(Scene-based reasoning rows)

↓↓↓

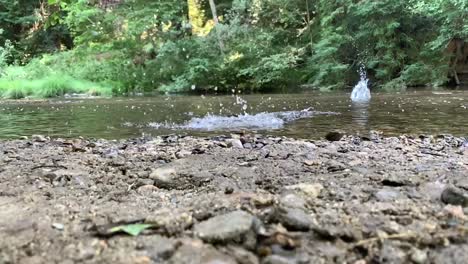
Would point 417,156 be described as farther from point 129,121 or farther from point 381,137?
point 129,121

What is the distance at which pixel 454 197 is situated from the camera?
2.36 m

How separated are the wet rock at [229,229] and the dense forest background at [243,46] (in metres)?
12.6

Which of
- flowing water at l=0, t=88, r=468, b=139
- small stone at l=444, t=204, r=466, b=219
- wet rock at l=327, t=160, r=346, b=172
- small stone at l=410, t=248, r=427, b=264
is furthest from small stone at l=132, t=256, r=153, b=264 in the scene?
flowing water at l=0, t=88, r=468, b=139

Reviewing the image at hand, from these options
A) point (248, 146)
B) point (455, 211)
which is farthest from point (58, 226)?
point (248, 146)

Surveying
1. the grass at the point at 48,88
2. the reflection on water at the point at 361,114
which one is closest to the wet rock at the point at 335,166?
the reflection on water at the point at 361,114

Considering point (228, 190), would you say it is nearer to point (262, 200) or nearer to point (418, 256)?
point (262, 200)

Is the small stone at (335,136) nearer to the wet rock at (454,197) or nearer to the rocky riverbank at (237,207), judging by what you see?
the rocky riverbank at (237,207)

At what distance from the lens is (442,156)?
388 centimetres

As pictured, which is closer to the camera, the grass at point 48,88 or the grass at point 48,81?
the grass at point 48,88

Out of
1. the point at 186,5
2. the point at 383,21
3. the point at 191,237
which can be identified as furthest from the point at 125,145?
the point at 186,5

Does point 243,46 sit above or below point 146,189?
above

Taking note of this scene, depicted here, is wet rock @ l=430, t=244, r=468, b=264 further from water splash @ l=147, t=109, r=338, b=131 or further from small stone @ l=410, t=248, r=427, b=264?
water splash @ l=147, t=109, r=338, b=131

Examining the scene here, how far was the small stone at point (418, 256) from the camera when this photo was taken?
67.9 inches

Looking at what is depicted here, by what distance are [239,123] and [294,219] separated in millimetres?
5219
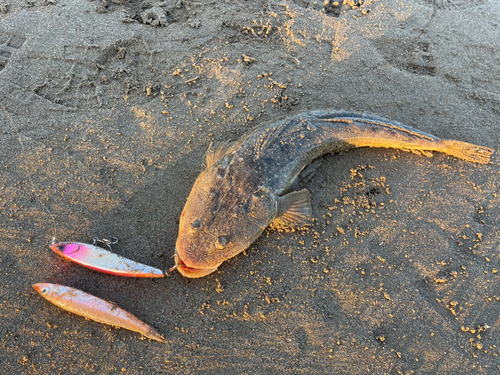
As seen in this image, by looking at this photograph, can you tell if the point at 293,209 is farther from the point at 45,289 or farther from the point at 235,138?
the point at 45,289

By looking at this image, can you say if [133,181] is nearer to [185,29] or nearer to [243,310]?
[243,310]

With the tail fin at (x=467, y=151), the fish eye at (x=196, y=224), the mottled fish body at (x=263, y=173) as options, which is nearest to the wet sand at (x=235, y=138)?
the tail fin at (x=467, y=151)

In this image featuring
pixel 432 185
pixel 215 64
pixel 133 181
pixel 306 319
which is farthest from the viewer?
pixel 215 64

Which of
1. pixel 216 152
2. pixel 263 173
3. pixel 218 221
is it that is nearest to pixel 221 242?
pixel 218 221

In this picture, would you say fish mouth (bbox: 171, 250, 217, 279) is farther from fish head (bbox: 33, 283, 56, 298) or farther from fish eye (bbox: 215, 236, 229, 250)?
fish head (bbox: 33, 283, 56, 298)

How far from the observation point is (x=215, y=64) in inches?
185

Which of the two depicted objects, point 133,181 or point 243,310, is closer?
point 243,310

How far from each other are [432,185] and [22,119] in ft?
16.5

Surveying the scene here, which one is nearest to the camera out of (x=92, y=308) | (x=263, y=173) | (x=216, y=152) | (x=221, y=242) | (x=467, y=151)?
(x=92, y=308)

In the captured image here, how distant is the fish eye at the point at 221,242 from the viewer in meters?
3.13

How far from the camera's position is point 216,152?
3807mm

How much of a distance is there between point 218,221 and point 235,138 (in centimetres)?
136

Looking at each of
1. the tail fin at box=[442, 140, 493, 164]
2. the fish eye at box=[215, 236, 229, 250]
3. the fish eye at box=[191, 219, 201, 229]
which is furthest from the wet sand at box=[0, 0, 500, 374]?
the fish eye at box=[191, 219, 201, 229]

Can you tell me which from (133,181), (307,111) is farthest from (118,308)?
(307,111)
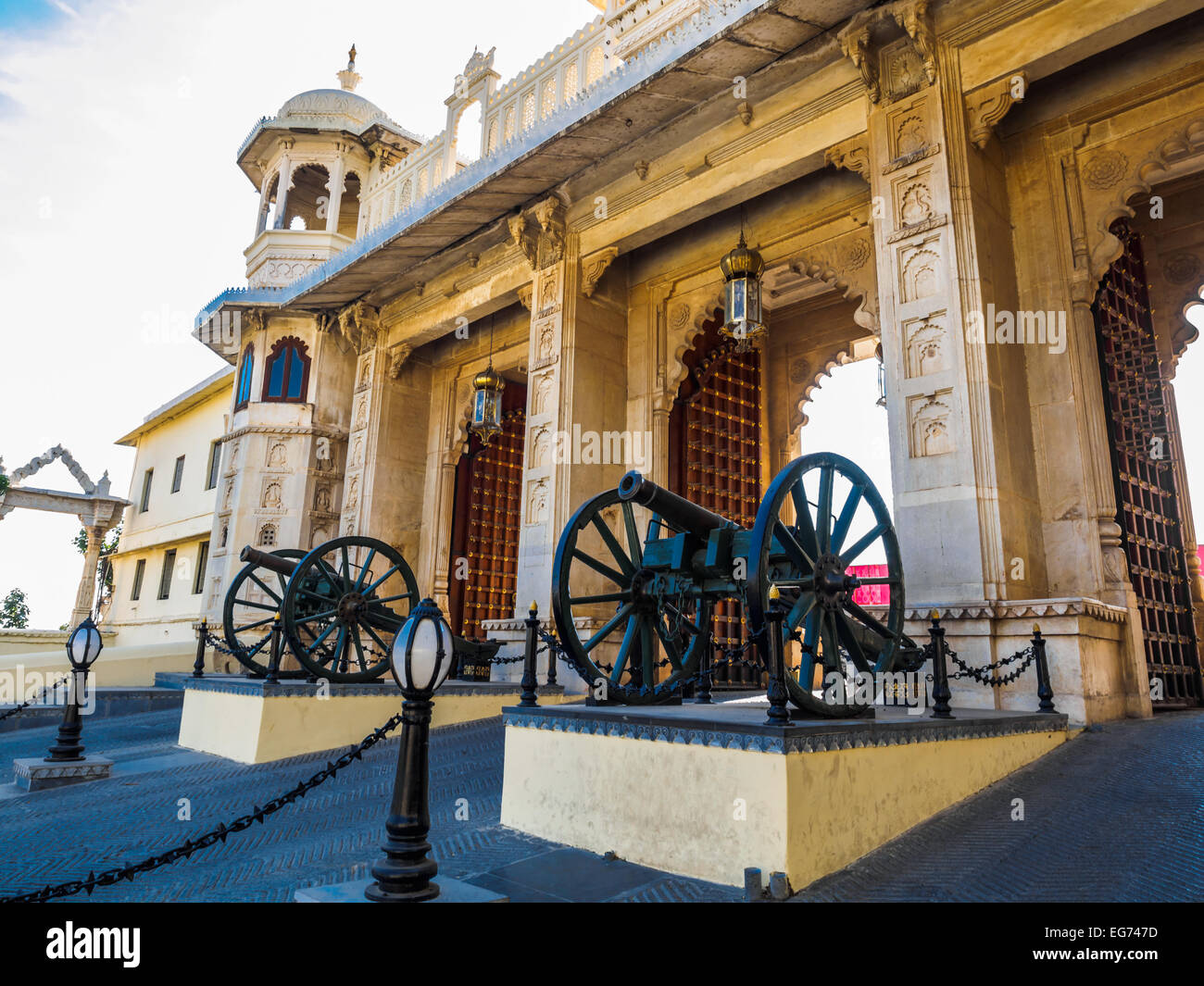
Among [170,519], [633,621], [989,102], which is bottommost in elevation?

↑↑↑

Requirements » Please update the rows from the line containing "How far from the camera's" through the end of the rows, replacing "wet sand" with "dry sand" and leaving everything else unchanged. Leave the pictures out of your answer.

Output for this task »
How far from the camera's position is point 216,152?
3807mm

How much of a distance is there between point 218,221 and point 235,138 (in centimetres)?
136

Looking at each of
1. the tail fin at box=[442, 140, 493, 164]
2. the fish eye at box=[215, 236, 229, 250]
3. the fish eye at box=[191, 219, 201, 229]
which is furthest from the dry sand at box=[0, 0, 500, 374]?
the fish eye at box=[191, 219, 201, 229]

Can you tell me which from (133,181), (307,111) is farthest from (118,308)?
(307,111)
Among [170,519], [633,621], [989,102], which is bottommost in elevation?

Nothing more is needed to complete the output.